Igual fim tiveram mais cinco moças do
vilarejo. Então o povo, amotinando-se, tomou o expediente de desenterrar o
corpo de Hantz, a fim de ver se poderia cessar tão horroroso mal. Todavia, como
a exumação realizou-se durante a lua cheia, achou-se a sepultura vazia.
Um
doutor tanto pensou, tantos tratos deu ao juízo, que descobriu que os vampiros somente
tinham o poder infernal de sair das suas covas durante a lua cheia. Conseguintemente,
esperaram pelo minguante, cuja chegada se esperou com impaciência.
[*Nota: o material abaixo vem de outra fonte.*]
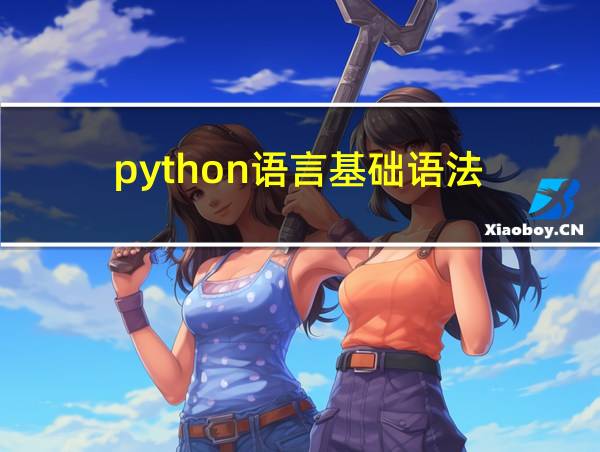 python语言基础语法的相关图片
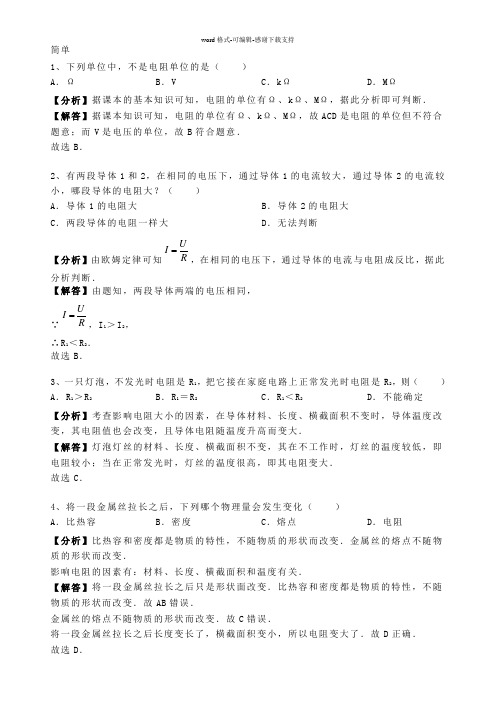 16.3-人教版九年级上册物理第十六章《电压-电阻》电阻-专题训练含答案及解析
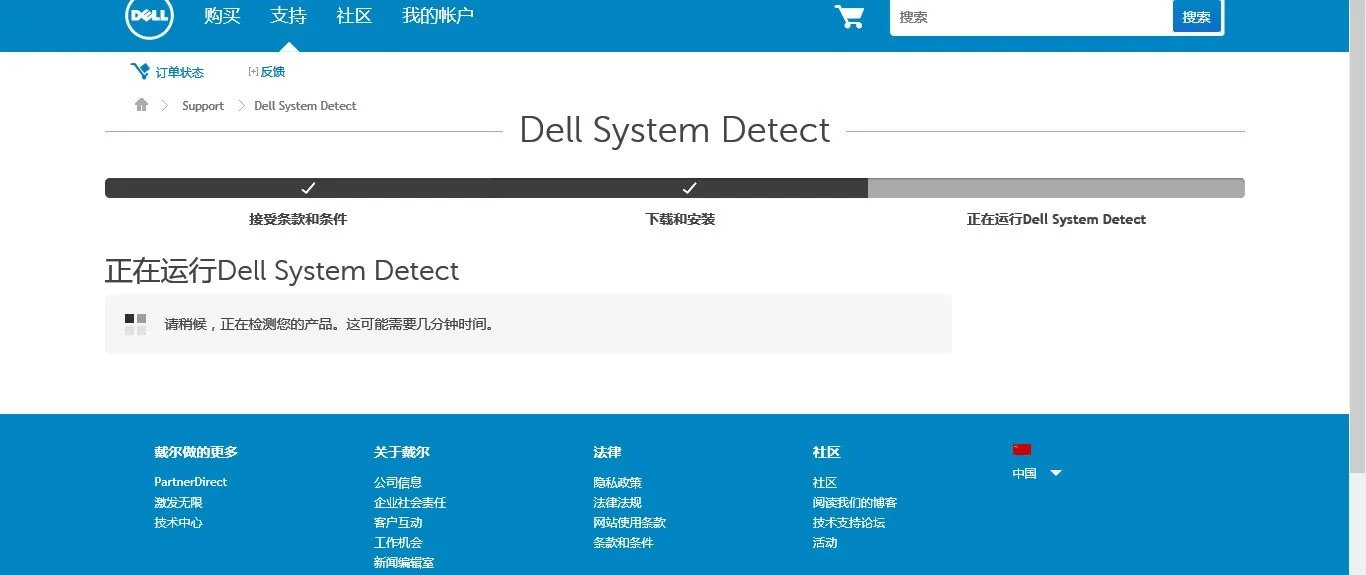 戴尔笔记本快速服务代码在哪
E quando a
lua apresentou uma diminuta parte do seu disco, correrão então a abrir a
sepultura, e nele acharão o tal facínora que sossegadamente dormia com o
sorriso nos lábios e com todas as aparências da melhor saúde. Atravessaram-lhe
o ventre com uma estaca com tão boa vontade que nunca mais se levantou. Foi
queimado e as cinzas lançadas ao vento. Este exemplo intimidou, sem dúvida, os
outros vampiros daquelas terras, porque nunca mais se ouviu falar em semelhante
flagelo.
Fontes: “Novo Correio
das Modas”, 1854 e, em menor grau, “Archivo Popular”, 6 de agosto de 1842. O
texto, cujo excerto reproduzimos, é uma das primeiras narrativas sobre vampiros
em língua portuguesa, embora, provavelmente, se trate de uma tradução.
Fizeram-se adaptações textuais.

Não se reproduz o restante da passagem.